EXERCISES TO COMPLETE:
A. According to the passage on SCA lens charging, what can form on Aquadag after it is exposed to air for extended periods?
B. Reproduce the portion of the passage on SCA lens charging between "The SCA lens" and "the coating substantially.", inclusive.

READING PASSAGE:
--------------------------------------------------

Overview – The Physical Electronics SCA (Spherical Capaitive Analyzer) has a series of 2 or 4 lenses that focus electrons into the energy analyzer section of the SCA. The first two lenses determine the analysis area and the second two lenses focus the electrons into the SCA for optimal counts and energy resolution. The voltages applied to the lenses change as a function of the kinetic energy of the electrons being detected. The sketch below shows the general concept on an SCA that uses a Position Sensitive Detector. Most SCAs today have a MCD multi-channel detector but the lenses work the same way.

SCA Lens Concept

The 5600 XPS system lenses are constructed out of stainless steel. In order to reduce the secondary electron yield (a lower secondary electron yeild improves energy resolution), Aquadag is sprayed on the inside of the lens surfaces. Aquadag is basically pure carbon, and carbon has a low secondary electron yield.

Problem – unstable data at higher pass energies, larger analysis areas, or higher x-ray source power.

Normally charging presents itself as unstable data with very high spikes in the counts followed by rapid discharges. In this case, the problem presented itself more like a digital step problem with very repeatable steps in the data at particular eVs. Another interesting effect was the ratio of peak heights would also change as a function of the pass energy, analysis area or x-ray source power.

Initially the symptoms pointed to the MCD multi channel detector or the chevron plates. The MCD was pulled and inspected an no problems were seen. The chevron (channel) plates were replaced and that did not change the symptoms.

Another clue was that if the lens cables were removed from the SCA and the lens elements shorted to ground, the data looked correct. In addition, one lens could be grounded and the other lens could have voltage applied to it and the data would also look correct. However, if the area of one of the the lenses were changed (by selecting large area mode) the problem would return, even with the other lens still grounded.

The conclusion was that the surfaces of the lenses must be charging, but only at large areas where more electrons would fill the lenses.

The SCA lens was removed and the resistivity of the lens elements were measured. The resistance of the lens coating would vary from tens of ohms to thousands of ohms depending on where the measurements were made. These resistance measurements matched the symptoms as a high resistance surface would not conduct the electrons that hit the inside of the lens cylinders.

Aquadag works well to reduce secondary electrons. But if exposed to air for extended periods of time it (evidently) can form an oxide layer which increases the resistance of the coating substantially.

--------------------------------------------------

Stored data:
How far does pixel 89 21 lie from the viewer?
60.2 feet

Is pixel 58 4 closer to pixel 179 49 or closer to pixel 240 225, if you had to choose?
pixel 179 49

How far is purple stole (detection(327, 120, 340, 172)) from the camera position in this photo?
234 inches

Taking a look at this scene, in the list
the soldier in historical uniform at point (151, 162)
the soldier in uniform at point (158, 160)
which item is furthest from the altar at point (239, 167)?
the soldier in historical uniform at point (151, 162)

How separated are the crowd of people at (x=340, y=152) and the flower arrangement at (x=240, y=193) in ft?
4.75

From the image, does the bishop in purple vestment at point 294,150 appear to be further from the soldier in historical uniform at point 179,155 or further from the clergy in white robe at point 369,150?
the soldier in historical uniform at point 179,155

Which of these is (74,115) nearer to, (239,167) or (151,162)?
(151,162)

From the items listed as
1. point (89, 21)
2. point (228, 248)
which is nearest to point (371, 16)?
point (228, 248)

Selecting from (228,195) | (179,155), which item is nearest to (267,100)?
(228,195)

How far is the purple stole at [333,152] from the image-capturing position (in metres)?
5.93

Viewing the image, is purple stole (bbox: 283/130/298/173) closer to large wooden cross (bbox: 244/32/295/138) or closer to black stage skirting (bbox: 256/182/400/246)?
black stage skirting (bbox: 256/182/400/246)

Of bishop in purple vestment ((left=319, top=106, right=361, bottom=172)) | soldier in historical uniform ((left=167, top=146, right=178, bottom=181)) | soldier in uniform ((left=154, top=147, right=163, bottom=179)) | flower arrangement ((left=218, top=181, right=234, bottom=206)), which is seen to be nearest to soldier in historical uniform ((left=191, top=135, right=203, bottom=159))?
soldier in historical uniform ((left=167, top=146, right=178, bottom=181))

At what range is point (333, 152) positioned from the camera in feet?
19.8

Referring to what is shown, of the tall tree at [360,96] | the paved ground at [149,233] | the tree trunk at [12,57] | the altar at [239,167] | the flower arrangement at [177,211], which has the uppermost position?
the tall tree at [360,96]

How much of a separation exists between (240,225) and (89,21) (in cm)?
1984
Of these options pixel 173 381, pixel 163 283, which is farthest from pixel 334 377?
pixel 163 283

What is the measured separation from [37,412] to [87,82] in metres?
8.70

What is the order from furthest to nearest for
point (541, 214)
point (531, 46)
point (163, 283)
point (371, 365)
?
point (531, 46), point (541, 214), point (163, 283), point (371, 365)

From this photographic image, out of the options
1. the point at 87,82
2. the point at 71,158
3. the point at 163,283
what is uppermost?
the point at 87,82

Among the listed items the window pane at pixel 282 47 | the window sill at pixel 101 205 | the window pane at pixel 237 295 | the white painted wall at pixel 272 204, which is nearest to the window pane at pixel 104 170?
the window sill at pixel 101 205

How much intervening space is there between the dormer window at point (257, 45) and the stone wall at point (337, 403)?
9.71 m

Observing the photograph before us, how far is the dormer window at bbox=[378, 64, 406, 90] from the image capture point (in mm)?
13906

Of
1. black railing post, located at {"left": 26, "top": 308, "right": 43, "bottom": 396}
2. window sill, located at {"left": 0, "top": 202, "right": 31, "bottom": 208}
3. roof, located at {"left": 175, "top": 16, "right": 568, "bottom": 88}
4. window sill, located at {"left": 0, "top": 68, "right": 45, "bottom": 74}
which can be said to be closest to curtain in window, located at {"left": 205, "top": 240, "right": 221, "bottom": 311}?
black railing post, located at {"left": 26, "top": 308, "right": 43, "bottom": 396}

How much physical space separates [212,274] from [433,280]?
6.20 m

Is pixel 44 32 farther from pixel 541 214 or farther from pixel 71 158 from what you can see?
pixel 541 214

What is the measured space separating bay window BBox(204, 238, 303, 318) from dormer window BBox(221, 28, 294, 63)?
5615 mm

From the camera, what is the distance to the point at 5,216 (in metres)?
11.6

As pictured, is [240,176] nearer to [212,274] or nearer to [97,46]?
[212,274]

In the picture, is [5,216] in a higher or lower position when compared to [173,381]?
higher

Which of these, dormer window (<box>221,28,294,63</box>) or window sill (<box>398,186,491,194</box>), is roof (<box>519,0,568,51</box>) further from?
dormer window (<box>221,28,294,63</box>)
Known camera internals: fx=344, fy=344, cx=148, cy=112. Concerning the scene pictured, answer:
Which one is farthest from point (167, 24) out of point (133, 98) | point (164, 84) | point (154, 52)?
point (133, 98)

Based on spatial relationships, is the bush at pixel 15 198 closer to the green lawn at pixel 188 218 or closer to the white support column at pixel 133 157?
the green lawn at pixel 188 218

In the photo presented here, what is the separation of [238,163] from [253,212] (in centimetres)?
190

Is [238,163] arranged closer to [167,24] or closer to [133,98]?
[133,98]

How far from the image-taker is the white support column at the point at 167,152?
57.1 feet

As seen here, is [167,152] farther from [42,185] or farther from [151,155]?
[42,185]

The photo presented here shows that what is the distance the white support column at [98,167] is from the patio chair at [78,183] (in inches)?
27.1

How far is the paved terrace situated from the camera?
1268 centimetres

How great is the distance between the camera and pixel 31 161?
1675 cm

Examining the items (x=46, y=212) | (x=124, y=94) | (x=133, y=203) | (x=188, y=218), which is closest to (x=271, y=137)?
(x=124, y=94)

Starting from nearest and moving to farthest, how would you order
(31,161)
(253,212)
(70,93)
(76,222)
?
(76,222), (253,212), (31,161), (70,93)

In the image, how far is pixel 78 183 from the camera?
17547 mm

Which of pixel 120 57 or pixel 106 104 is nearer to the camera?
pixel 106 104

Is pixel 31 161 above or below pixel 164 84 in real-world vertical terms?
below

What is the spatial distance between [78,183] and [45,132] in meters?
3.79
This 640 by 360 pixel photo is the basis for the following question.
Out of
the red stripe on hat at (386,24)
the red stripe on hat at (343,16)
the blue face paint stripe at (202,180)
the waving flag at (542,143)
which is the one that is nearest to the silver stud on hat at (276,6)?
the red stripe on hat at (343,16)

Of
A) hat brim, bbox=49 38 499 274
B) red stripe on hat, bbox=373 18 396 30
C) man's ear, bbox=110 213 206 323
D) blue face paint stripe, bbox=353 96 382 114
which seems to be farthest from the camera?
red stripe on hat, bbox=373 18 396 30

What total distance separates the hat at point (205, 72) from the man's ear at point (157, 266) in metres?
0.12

--------------------------------------------------

ANSWERS TO THIS EXERCISE:
A. An oxide layer, which substantially increases the resistance of the coating.

B.
The SCA lens was removed and the resistivity of the lens elements were measured. The resistance of the lens coating would vary from tens of ohms to thousands of ohms depending on where the measurements were made. These resistance measurements matched the symptoms as a high resistance surface would not conduct the electrons that hit the inside of the lens cylinders.

Aquadag works well to reduce secondary electrons. But if exposed to air for extended periods of time it (evidently) can form an oxide layer which increases the resistance of the coating substantially.